這是很高深的空間秘術,比之單天羽的空間急行,或者那位倭寇的潛行,要高明不知道多少倍。
“哈哈。”石軒蒼老的身軀慢慢的在一塊黑洞旁顯現,而朱元璋的身影也慢慢的顯現出來。
“好徒兒,你還沒有學到家啊!”石軒的拳頭劃破空間,直接砸在朱元璋的胸口上,讓朱元璋受了不小的傷。
“真龍護體!”朱元璋噴出一口鮮血,臉色蒼白的倒退了幾步後,九條黃金巨龍盤旋而出,將朱元璋護在中央。而在朱元璋頭頂上,一股灰色氣流盤繞幻化成一方龍形大印,遠遠望去,竟然和石軒手中的聖火令十分相似。
“真龍三子,蒲牢印!”石軒很貪婪的看著朱元璋頭頂的龍形大印。
“哈哈,石軒老匹夫, 莫要以為有了聖火令便可以小瞧朕。”朱元璋頭頂的龍形大印釋放出濃濃的灰色氣流,這些灰色氣流鑽入朱元璋的身體內,不但恢復了朱元璋的傷勢,就連散發的氣勢也增強了不少。

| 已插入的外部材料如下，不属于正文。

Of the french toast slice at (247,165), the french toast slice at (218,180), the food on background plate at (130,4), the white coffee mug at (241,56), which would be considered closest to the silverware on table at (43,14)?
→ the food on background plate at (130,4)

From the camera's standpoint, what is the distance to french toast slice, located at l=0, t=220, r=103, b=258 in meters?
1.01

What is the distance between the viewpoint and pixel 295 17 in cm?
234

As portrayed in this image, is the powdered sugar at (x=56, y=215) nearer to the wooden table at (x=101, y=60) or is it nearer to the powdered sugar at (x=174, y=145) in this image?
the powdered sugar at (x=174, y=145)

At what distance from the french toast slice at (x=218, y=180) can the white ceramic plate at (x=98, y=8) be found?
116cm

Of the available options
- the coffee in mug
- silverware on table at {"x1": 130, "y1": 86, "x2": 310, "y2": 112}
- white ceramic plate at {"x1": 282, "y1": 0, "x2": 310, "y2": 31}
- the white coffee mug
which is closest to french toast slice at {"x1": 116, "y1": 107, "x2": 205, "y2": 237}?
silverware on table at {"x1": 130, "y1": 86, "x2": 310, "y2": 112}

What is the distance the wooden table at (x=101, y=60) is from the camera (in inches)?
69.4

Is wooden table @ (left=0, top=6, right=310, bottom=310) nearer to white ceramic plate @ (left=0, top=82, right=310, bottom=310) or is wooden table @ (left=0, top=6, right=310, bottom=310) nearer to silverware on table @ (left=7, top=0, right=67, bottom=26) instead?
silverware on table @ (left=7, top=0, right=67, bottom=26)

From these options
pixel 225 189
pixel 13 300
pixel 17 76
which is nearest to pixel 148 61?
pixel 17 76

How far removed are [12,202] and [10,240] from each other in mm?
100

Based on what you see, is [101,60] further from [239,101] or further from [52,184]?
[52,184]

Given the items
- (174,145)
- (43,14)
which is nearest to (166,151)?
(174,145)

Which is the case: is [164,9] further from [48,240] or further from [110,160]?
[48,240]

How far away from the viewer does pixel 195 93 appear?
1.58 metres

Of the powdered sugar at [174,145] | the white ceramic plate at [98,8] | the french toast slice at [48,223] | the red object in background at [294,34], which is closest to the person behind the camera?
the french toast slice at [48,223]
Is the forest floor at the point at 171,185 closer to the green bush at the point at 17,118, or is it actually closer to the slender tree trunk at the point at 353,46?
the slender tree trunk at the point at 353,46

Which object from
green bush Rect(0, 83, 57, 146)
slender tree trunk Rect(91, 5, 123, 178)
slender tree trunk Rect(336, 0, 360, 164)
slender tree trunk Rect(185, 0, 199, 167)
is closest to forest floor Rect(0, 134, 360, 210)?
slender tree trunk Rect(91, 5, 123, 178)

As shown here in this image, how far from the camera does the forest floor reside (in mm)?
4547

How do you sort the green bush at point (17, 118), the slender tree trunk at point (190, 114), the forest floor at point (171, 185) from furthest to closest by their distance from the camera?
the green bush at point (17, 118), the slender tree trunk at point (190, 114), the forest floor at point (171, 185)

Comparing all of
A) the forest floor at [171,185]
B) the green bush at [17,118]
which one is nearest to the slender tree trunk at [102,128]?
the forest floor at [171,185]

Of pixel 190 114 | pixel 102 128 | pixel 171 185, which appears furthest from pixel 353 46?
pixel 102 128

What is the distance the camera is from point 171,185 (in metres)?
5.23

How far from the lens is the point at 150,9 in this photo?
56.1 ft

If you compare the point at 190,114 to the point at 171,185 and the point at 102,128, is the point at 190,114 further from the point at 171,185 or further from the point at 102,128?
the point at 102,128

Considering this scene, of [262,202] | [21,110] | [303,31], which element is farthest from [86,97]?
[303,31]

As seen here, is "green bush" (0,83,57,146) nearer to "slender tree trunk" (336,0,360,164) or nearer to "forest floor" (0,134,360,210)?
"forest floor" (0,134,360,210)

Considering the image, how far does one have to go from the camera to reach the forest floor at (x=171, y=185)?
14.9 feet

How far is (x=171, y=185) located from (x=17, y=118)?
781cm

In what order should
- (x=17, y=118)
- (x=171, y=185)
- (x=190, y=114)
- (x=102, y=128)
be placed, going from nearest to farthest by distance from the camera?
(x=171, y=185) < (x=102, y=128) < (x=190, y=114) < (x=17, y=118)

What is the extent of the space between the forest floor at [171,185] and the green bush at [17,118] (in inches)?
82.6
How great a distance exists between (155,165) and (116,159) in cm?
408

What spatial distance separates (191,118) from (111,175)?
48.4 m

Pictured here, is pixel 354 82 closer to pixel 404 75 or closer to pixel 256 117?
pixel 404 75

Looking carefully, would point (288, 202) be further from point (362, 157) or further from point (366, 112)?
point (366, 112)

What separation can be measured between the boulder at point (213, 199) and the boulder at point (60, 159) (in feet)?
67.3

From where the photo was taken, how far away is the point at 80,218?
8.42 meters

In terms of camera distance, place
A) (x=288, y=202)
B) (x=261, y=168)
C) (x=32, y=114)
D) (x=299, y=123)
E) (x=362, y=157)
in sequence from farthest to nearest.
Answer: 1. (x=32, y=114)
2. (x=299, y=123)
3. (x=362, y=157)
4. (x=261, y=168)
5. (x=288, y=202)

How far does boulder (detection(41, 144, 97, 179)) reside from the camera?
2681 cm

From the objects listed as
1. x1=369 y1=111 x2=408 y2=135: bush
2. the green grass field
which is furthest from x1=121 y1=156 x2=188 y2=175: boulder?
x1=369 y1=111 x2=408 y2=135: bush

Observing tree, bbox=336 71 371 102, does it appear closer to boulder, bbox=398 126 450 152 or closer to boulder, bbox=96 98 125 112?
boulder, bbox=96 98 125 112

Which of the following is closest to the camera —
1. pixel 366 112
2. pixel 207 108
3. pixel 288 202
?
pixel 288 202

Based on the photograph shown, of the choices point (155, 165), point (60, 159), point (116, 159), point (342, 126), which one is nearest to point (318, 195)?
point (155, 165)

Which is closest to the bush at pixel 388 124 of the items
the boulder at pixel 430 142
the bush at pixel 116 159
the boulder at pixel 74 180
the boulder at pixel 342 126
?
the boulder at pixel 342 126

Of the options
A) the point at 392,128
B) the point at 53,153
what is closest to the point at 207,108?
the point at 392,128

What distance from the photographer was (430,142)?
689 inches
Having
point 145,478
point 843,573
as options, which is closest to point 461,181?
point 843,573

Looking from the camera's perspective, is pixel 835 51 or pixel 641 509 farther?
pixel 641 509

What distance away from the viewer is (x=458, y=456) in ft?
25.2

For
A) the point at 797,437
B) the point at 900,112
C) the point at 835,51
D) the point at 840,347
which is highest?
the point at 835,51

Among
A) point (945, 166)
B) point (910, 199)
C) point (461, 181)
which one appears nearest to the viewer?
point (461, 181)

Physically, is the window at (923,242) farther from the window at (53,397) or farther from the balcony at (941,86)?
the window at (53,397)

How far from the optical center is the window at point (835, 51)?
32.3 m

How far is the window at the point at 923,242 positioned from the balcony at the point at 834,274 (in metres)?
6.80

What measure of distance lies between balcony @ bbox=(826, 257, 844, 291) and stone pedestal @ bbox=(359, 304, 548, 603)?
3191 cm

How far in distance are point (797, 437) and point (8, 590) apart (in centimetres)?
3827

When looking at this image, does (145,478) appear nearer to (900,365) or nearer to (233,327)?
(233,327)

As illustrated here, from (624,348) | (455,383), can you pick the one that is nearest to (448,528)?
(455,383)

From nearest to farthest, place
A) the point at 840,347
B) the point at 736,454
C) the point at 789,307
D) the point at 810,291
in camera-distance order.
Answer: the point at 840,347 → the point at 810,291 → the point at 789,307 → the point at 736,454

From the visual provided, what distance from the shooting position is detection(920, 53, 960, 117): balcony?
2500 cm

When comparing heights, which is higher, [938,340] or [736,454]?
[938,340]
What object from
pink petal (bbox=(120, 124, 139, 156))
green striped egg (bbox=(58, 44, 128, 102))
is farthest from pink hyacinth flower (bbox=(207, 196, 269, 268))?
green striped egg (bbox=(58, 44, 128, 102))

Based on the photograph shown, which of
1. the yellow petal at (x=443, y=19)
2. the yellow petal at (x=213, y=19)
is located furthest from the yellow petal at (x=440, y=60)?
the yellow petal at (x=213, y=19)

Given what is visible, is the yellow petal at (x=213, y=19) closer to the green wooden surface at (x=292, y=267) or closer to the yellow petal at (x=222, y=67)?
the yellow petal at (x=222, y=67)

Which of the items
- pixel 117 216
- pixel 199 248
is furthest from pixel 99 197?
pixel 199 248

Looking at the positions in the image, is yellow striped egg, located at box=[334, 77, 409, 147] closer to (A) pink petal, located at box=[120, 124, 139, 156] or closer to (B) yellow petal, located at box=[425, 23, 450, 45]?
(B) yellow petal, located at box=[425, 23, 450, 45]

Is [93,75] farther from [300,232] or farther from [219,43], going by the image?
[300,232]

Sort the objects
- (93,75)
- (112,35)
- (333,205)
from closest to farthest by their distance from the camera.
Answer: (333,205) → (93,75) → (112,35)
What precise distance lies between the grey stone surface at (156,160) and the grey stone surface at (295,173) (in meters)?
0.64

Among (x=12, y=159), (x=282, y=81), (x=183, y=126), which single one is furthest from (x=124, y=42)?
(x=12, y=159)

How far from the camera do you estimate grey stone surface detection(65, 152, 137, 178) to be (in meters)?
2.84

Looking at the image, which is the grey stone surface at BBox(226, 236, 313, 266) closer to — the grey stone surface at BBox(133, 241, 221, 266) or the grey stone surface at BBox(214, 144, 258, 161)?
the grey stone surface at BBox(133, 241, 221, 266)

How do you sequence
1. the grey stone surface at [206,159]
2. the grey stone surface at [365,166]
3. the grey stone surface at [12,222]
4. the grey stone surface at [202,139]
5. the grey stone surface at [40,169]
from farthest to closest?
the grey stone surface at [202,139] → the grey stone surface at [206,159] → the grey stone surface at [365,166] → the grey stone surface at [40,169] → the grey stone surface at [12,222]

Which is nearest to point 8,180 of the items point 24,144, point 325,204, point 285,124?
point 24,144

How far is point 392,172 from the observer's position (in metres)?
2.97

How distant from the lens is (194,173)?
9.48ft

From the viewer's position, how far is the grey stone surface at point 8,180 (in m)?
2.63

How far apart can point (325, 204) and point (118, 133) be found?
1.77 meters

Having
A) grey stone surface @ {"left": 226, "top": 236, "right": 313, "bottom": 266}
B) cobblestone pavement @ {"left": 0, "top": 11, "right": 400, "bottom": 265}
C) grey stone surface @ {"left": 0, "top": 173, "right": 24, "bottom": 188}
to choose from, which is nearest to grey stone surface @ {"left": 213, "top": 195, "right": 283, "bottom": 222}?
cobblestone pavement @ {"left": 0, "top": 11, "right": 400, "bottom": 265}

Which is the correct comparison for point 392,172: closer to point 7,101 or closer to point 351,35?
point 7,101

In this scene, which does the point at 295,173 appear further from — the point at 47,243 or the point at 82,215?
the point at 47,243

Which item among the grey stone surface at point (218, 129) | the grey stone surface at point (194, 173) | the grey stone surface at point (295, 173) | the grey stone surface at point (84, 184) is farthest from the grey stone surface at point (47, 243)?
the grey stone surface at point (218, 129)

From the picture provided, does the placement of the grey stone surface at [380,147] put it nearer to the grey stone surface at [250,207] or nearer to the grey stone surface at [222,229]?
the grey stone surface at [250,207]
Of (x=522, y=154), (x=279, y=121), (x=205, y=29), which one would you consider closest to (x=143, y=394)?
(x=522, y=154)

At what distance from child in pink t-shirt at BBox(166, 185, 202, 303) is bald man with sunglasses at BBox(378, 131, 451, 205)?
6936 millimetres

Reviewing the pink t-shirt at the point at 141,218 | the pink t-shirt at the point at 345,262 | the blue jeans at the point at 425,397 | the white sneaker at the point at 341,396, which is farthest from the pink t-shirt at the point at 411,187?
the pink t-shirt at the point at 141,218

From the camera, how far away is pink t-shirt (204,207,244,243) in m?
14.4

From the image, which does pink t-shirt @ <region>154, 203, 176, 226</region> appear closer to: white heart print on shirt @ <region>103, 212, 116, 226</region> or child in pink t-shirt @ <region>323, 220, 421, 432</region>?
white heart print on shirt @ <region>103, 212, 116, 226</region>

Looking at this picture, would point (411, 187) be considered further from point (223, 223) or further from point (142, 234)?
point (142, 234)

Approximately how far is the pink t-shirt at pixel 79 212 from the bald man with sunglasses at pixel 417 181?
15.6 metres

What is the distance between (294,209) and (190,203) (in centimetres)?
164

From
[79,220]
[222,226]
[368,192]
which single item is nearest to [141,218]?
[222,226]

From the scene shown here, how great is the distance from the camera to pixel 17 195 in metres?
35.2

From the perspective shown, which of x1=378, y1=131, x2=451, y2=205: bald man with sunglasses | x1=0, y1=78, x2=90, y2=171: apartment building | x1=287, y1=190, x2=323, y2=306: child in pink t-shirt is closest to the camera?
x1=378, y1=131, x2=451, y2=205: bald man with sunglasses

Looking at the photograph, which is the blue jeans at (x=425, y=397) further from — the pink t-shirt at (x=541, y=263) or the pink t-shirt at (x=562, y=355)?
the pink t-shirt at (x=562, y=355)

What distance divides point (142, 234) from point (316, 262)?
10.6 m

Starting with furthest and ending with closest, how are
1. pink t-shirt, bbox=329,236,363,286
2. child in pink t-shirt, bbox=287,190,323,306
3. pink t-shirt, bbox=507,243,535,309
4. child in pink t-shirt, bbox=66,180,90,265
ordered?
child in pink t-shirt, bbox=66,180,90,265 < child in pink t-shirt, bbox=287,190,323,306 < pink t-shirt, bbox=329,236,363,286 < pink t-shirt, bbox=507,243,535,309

“天子劍!”雙手掐訣,朝眼前的空氣一拍,這方空間頓時裂開一條縫隙,朱元璋伸手進去,拽出了一把金燦燦的長劍來。
“斬!”
朱元璋雙手握劍,狠狠的朝前一斬。
“莫要以為師傅好欺負!”石軒貪婪的看了一眼那方龍形大印,單手直接插進空間之內,朝外一拉,只看到一把黑色的裂天巨斧出現在手。
“鐺鐺!”…………
一人持劍,一人持斧,頓然間戰鬥在一起。
此二人的招式威力,顯然比之其他等人要強悍很多,只是頃刻間,一座好好的皇覺寺便被毀壞了大半。
劉伯溫盤膝在大殿之上,在了然,毛驤,方孝孺三人的後面,不停的打出一枚枚棋子,有黑色……也有白色。
這一枚枚棋子被劉伯溫打出後,消失在四周的空間內。而這些消失了的棋子,慢慢的組成了一個很複雜的陣法,感受到劉伯溫四周慢慢變得悠遠的空間,不難猜測,這是一個短距離的傳送陣!
“呼呼!”劉伯溫構建完陣法後,睜開眼睛看著場中的戰鬥。掐著算了算,嘴唇嘀咕道:“若石軒為破軍,那……貪狼是誰?”